Шерингэм на этом и попался. Он догадался - что делает ему честь - о том, что Аморель подслушивала наш разговор в кабинете Джона на второй день; однако ему так и не пришло в голову, что она подслушивала и в первый вечер тоже. Она слышала, как я высказывал свои опасения перед возможным обвинительным приговором на завтрашнем судебном заседании и умолял Шерингэма найти какой-нибудь факт в мою поддержку, чтобы предотвратить его. Поэтому на следующее утро она поднялась с рассветом и сама оставила следы за поворотом тропинки, действуя в соответствии с моим собственным предположением, которое я высказал Шерингэму в качестве одной из потенциальных возможностей этого дела. Можете себе представить, с каким удивлением я узнал, что такие следы в самом деле были найдены.
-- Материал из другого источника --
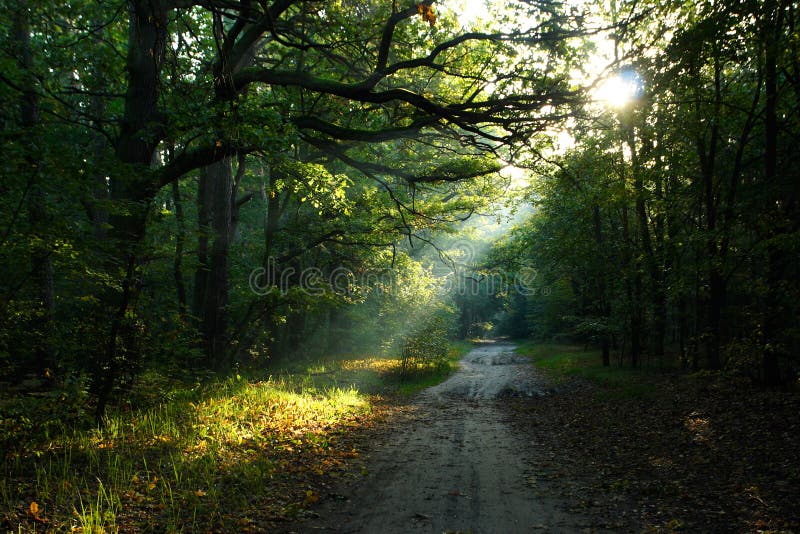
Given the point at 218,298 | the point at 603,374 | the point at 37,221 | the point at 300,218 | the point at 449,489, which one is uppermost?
the point at 300,218

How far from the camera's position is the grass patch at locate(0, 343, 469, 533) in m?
4.41

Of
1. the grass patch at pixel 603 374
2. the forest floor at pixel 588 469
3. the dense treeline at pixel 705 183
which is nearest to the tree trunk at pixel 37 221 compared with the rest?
the forest floor at pixel 588 469

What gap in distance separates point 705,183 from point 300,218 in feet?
41.9

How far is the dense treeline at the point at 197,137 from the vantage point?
608cm

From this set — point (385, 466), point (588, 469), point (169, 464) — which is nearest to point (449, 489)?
point (385, 466)

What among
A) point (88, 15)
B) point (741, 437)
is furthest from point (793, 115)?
point (88, 15)

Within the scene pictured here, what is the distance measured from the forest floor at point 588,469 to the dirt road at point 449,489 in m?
0.02

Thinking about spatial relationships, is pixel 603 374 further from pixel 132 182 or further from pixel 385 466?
pixel 132 182

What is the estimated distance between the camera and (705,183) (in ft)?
40.1

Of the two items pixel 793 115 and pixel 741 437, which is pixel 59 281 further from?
pixel 793 115

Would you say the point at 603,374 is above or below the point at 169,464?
below

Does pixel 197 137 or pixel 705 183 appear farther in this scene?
pixel 705 183

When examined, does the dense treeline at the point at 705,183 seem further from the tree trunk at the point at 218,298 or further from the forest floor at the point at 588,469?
the tree trunk at the point at 218,298

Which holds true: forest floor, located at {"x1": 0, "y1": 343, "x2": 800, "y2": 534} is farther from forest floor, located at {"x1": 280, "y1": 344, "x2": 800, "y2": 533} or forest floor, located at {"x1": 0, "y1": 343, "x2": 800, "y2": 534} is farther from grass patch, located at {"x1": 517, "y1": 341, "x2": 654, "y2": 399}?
grass patch, located at {"x1": 517, "y1": 341, "x2": 654, "y2": 399}
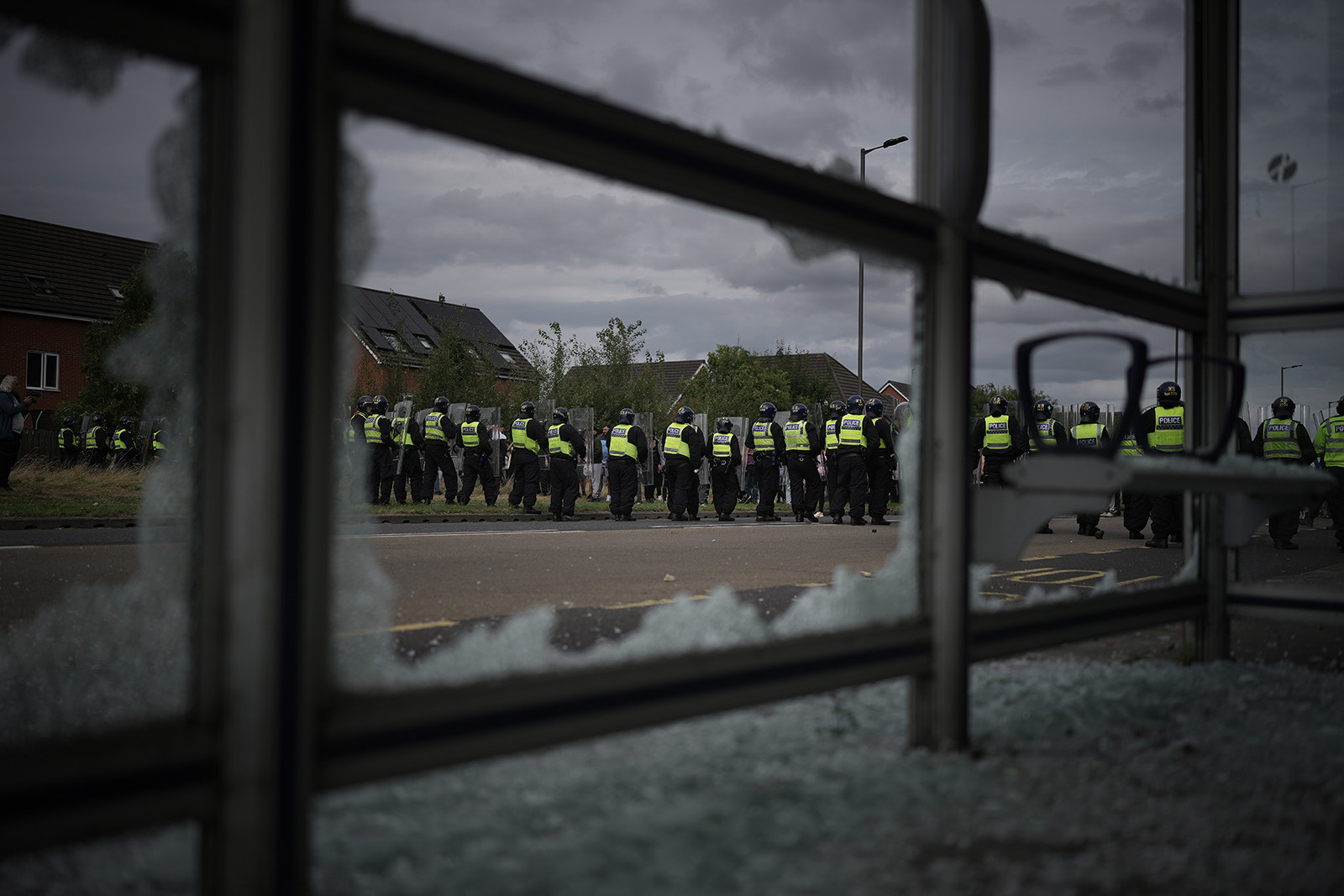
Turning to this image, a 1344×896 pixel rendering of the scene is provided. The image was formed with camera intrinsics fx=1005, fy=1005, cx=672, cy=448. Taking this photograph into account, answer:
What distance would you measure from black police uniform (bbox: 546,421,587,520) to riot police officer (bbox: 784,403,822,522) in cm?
336

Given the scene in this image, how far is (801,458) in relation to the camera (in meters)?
16.2

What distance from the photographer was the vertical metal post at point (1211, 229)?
11.6 feet

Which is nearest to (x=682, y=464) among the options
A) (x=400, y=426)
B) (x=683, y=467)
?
(x=683, y=467)

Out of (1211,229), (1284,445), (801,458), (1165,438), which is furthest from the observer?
(801,458)

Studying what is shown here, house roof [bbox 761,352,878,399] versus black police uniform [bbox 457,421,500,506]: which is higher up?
house roof [bbox 761,352,878,399]

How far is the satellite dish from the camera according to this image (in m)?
3.66

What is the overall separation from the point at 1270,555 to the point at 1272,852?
32.5 ft

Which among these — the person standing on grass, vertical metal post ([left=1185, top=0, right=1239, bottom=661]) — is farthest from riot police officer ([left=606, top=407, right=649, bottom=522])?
vertical metal post ([left=1185, top=0, right=1239, bottom=661])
Ночью девушка приняла отчаянное решение: если дела пойдут плохо, сна придет мне на помощь на суде и расскажет свою историю, которую она, разумеется, сама сочинила и которая, как она думала, должна будет навсегда отвести от меня подозрение. Чтобы подкрепить свой рассказ, она изобрела инцидент с дикой розой, а когда она спустилась в лес, чтобы оставить там следы, она нашла дикую розу, которую сама сорвала и бросила в траве пару дней назад. Она хорошо понимала, что ее выдумка может перевести подозрения полиции с меня на пес, но в силу своей природной самоотверженности решила, что будет только справедливо, если она возьмет часть риска на себя. Даже здесь, в этой части повествования, предназначенной только для моих глаз, мне трудно достойно выразить свое преклонение перед таким неслыханным альтруизмом. Такое не передашь словами.
Думаю, больше мне нечего объяснять.
Если читатель, ознакомившись с моей основной рукописью, раскрыл для себя правду, то он мог обвинить меня (причем вполне заслуженно) в том, что я позволил Шерингэму остаться в заблуждении, будто это Эльза Верит и сделала выстрел, который убил ее возлюбленного. В самом деле, это тяжким грузом лежит на моей совести.
В момент нашего разговора я сохранил молчание, уступая безмолвному требованию Аморель, но потом, когда мы остались наедине в комнате, мы долго спорили о том, насколько все это несправедливо по отношению к мисс Верити. Мне, однако, не удалось убедить Аморель. Она утверждала, что Шерингэм, безусловно, оставит свое мнение при себе, а пока он будет это делать, Эльза Верит нисколько не пострадает, поэтому опасно было бы разубеждать его - даже не просто опасно, это было бы полным безумием. Я знал, что эти аргументы были не более чем софистикой, но в конце концов согласился. Я был женат всего лишь двадцать четыре часа, но уже успел понять, что порой муж поступит мудрее, если подчинит свои логические выводы умозрительным суждениям своей жены.